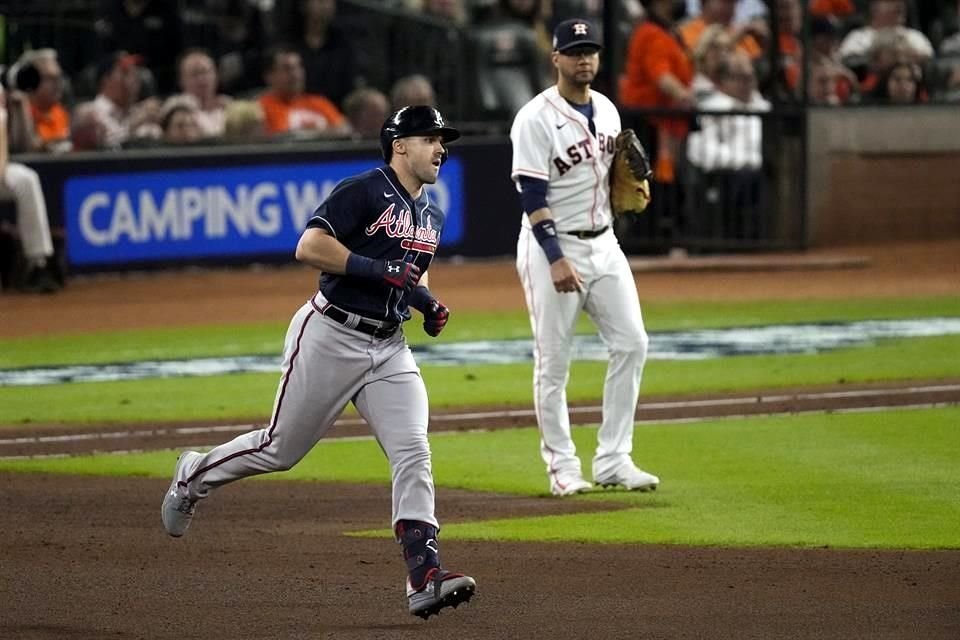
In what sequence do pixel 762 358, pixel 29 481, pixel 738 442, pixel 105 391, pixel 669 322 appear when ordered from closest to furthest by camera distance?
pixel 29 481
pixel 738 442
pixel 105 391
pixel 762 358
pixel 669 322

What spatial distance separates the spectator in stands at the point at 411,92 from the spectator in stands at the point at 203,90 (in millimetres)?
1725

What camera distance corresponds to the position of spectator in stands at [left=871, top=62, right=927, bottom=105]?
22.1 m

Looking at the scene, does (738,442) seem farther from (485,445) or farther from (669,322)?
(669,322)

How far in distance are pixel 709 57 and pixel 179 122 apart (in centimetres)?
561

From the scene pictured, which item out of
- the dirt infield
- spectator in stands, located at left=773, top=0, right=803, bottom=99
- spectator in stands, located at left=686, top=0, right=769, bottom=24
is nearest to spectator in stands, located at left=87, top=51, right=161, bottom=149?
spectator in stands, located at left=686, top=0, right=769, bottom=24

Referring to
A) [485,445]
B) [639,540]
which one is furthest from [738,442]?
[639,540]

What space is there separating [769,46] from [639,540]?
43.2ft

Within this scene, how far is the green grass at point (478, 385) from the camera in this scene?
13.0 meters

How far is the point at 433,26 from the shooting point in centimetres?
2130

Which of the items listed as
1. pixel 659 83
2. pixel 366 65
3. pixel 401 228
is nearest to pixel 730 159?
pixel 659 83

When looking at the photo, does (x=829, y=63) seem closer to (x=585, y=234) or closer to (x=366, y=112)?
(x=366, y=112)

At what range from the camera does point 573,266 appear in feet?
32.7

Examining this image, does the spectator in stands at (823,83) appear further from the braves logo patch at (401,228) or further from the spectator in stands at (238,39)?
the braves logo patch at (401,228)

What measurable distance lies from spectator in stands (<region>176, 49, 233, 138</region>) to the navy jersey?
466 inches
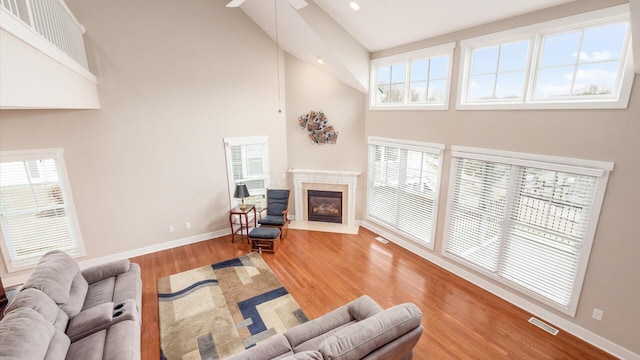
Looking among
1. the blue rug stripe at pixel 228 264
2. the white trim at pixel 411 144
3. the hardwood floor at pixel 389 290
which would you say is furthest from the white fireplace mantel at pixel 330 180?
the blue rug stripe at pixel 228 264

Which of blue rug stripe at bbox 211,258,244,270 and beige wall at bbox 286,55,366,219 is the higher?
beige wall at bbox 286,55,366,219

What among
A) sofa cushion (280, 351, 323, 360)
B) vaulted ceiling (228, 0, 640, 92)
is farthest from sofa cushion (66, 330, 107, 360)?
vaulted ceiling (228, 0, 640, 92)

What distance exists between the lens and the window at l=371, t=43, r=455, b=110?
14.9ft

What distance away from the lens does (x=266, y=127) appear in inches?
246

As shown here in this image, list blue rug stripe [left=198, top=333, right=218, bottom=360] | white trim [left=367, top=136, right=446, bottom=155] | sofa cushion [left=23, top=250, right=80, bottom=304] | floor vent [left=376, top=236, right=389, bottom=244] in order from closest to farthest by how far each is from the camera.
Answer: sofa cushion [left=23, top=250, right=80, bottom=304] < blue rug stripe [left=198, top=333, right=218, bottom=360] < white trim [left=367, top=136, right=446, bottom=155] < floor vent [left=376, top=236, right=389, bottom=244]

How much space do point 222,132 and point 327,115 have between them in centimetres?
226

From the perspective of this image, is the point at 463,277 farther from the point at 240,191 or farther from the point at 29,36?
the point at 29,36

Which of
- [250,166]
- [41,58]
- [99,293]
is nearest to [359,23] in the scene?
[250,166]

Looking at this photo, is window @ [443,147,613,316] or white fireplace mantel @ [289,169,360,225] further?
white fireplace mantel @ [289,169,360,225]

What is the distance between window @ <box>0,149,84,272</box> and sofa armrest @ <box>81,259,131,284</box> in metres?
1.44

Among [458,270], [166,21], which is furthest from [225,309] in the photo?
[166,21]

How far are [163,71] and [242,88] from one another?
1429 millimetres

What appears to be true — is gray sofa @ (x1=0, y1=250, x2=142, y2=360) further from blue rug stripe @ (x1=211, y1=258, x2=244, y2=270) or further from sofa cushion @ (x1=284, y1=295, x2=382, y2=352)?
sofa cushion @ (x1=284, y1=295, x2=382, y2=352)

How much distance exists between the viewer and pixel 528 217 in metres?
3.76
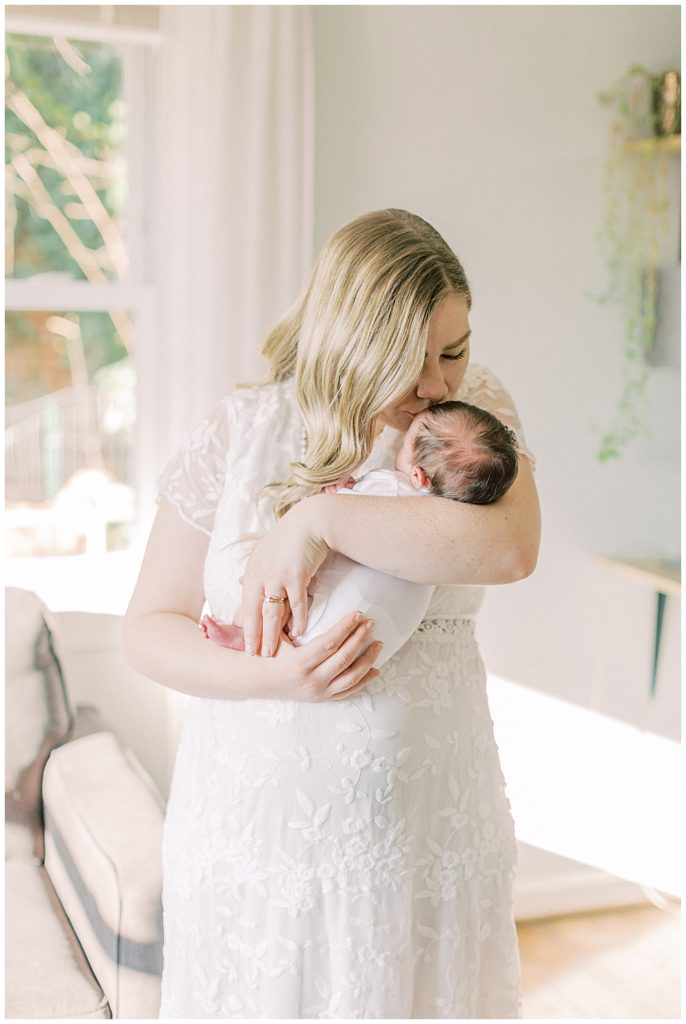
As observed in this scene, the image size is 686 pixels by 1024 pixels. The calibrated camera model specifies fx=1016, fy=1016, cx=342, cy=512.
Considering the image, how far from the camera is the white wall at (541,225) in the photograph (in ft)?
8.27

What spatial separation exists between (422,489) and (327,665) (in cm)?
26

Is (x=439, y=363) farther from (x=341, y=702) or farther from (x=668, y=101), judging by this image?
(x=668, y=101)

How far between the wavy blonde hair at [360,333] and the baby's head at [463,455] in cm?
7

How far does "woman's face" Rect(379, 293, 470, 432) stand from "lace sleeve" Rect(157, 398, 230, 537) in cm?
25

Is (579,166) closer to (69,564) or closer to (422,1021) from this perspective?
(69,564)

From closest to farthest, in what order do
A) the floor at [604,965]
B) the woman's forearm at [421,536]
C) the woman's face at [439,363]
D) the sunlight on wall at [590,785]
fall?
the woman's forearm at [421,536]
the woman's face at [439,363]
the floor at [604,965]
the sunlight on wall at [590,785]

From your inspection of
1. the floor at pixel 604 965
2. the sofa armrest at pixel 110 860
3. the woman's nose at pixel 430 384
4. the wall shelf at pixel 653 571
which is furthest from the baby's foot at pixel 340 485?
the floor at pixel 604 965

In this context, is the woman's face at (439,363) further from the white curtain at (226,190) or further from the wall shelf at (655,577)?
the wall shelf at (655,577)

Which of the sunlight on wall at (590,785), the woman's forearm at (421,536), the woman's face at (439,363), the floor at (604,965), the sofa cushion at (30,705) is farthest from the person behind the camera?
the sunlight on wall at (590,785)

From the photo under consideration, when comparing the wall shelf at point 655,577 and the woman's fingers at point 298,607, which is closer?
the woman's fingers at point 298,607

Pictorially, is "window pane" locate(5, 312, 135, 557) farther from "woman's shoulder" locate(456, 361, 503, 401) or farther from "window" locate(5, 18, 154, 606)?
"woman's shoulder" locate(456, 361, 503, 401)

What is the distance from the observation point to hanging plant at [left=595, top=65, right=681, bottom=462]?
107 inches


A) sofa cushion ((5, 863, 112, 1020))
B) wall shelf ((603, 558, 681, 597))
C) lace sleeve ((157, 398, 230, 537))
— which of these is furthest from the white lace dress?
wall shelf ((603, 558, 681, 597))

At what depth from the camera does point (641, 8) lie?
8.87 feet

PROBLEM DESCRIPTION — Every line above should be repeated exactly; pictures stay out of the copy.

THE OUTPUT —
In what sequence do pixel 762 358, pixel 29 481, pixel 738 442, pixel 105 391, pixel 669 322 appear when ordered from closest to furthest by camera distance?
pixel 29 481
pixel 738 442
pixel 105 391
pixel 762 358
pixel 669 322

What spatial distance separates the spectator in stands at the point at 411,92 from the spectator in stands at the point at 203,90 (in millimetres)?
1725

What camera distance corresponds to the position of spectator in stands at [left=871, top=62, right=927, bottom=105]?
22.1 m

Looking at the scene, does (738,442) seem farther from (485,445) or farther from (669,322)?
(669,322)

How far in distance are pixel 709 57 and pixel 179 122 apart (in centimetres)?
561

From the scene pictured, which item out of
- the dirt infield
- spectator in stands, located at left=773, top=0, right=803, bottom=99
- spectator in stands, located at left=686, top=0, right=769, bottom=24
is nearest to spectator in stands, located at left=87, top=51, right=161, bottom=149?
spectator in stands, located at left=686, top=0, right=769, bottom=24

Referring to
A) [485,445]
B) [639,540]
which one is furthest from [738,442]?
[639,540]

What space is there separating [769,46] from [639,540]?
43.2ft

Within this scene, how far is the green grass at point (478, 385) from the camera in this scene?
13.0 meters

How far is the point at 433,26 from the shooting point in centimetres?
2130

Which of the items listed as
1. pixel 659 83
2. pixel 366 65
3. pixel 401 228
is nearest to pixel 730 159?
pixel 659 83

When looking at the photo, does (x=829, y=63) seem closer to (x=585, y=234) or closer to (x=366, y=112)?
(x=366, y=112)

At what range from the camera does point 573,266 appear in feet?
32.7

Examining this image, does the spectator in stands at (823,83) appear further from the braves logo patch at (401,228) or further from the spectator in stands at (238,39)?
the braves logo patch at (401,228)

What measurable distance lies from spectator in stands (<region>176, 49, 233, 138</region>) to the navy jersey?
466 inches
Looking among
1. the blue rug stripe at pixel 228 264
2. the white trim at pixel 411 144
3. the hardwood floor at pixel 389 290
which would you say is furthest from the white fireplace mantel at pixel 330 180?
the blue rug stripe at pixel 228 264

Which of blue rug stripe at bbox 211,258,244,270 and beige wall at bbox 286,55,366,219 is the higher?
beige wall at bbox 286,55,366,219

What among
A) sofa cushion (280, 351, 323, 360)
B) vaulted ceiling (228, 0, 640, 92)
is farthest from sofa cushion (66, 330, 107, 360)?
vaulted ceiling (228, 0, 640, 92)

What distance exists between the lens and the window at l=371, t=43, r=455, b=110?
14.9ft

What distance away from the lens does (x=266, y=127) appear in inches?
246

As shown here in this image, list blue rug stripe [left=198, top=333, right=218, bottom=360] | white trim [left=367, top=136, right=446, bottom=155] | sofa cushion [left=23, top=250, right=80, bottom=304] | floor vent [left=376, top=236, right=389, bottom=244] in order from closest to farthest by how far each is from the camera.
Answer: sofa cushion [left=23, top=250, right=80, bottom=304] < blue rug stripe [left=198, top=333, right=218, bottom=360] < white trim [left=367, top=136, right=446, bottom=155] < floor vent [left=376, top=236, right=389, bottom=244]

How much space do point 222,132 and point 327,115 have between them in centimetres?
226

From the perspective of this image, is the point at 463,277 farther from the point at 240,191 or farther from the point at 29,36?
the point at 29,36

Which of
- [250,166]
- [41,58]
- [99,293]
is nearest to [359,23] in the scene?
[250,166]

Looking at this photo, is window @ [443,147,613,316] or white fireplace mantel @ [289,169,360,225] further?
white fireplace mantel @ [289,169,360,225]

What is the distance between window @ <box>0,149,84,272</box> and sofa armrest @ <box>81,259,131,284</box> in metres?
1.44

Among [458,270], [166,21], which is furthest from [225,309] in the photo?
[166,21]

How far are [163,71] and [242,88] from one another?
1429 millimetres

What appears to be true — is gray sofa @ (x1=0, y1=250, x2=142, y2=360) further from blue rug stripe @ (x1=211, y1=258, x2=244, y2=270) or further from sofa cushion @ (x1=284, y1=295, x2=382, y2=352)?
sofa cushion @ (x1=284, y1=295, x2=382, y2=352)

How much distance exists between the viewer and pixel 528 217 in metres?
3.76
As observed in this scene, the image size is 686 pixels by 1024 pixels. The calibrated camera model specifies fx=1016, fy=1016, cx=342, cy=512.
Considering the image, how far from the camera is the white wall at (541,225) in the photograph (in ft)?
8.27

What spatial separation exists between (422,489) and (327,665) (in cm)?
26

Is (x=439, y=363) farther from (x=341, y=702) or farther from (x=668, y=101), judging by this image?
(x=668, y=101)

How far between the wavy blonde hair at [360,333] and the baby's head at [463,455] in cm?
7

How far does "woman's face" Rect(379, 293, 470, 432) stand from "lace sleeve" Rect(157, 398, 230, 537) in cm?
25

Is (579,166) closer to (69,564) or closer to (422,1021) from this perspective?
(69,564)

From closest to farthest, in what order do
A) the floor at [604,965]
B) the woman's forearm at [421,536]
C) the woman's face at [439,363]
D) the sunlight on wall at [590,785]
fall?
the woman's forearm at [421,536]
the woman's face at [439,363]
the floor at [604,965]
the sunlight on wall at [590,785]

From your inspection of
1. the floor at pixel 604 965
2. the sofa armrest at pixel 110 860
3. the woman's nose at pixel 430 384
4. the wall shelf at pixel 653 571
which is furthest from the baby's foot at pixel 340 485?
the floor at pixel 604 965

In this context, is the woman's face at (439,363) further from the white curtain at (226,190) or further from the wall shelf at (655,577)?
the wall shelf at (655,577)

Which of the sunlight on wall at (590,785), the woman's forearm at (421,536), the woman's face at (439,363), the floor at (604,965), the sofa cushion at (30,705) is farthest from the person behind the camera?
the sunlight on wall at (590,785)

From the photo under consideration, when comparing the wall shelf at point 655,577 and the woman's fingers at point 298,607, which is closer?
the woman's fingers at point 298,607

Pictorially, is "window pane" locate(5, 312, 135, 557) farther from "woman's shoulder" locate(456, 361, 503, 401) or farther from "window" locate(5, 18, 154, 606)?
"woman's shoulder" locate(456, 361, 503, 401)

What is the distance from the observation point to hanging plant at [left=595, top=65, right=681, bottom=462]?
107 inches


A) sofa cushion ((5, 863, 112, 1020))
B) wall shelf ((603, 558, 681, 597))
C) lace sleeve ((157, 398, 230, 537))
— which of these is furthest from the white lace dress?
wall shelf ((603, 558, 681, 597))

At what depth from the camera does point (641, 8) lie?
8.87 feet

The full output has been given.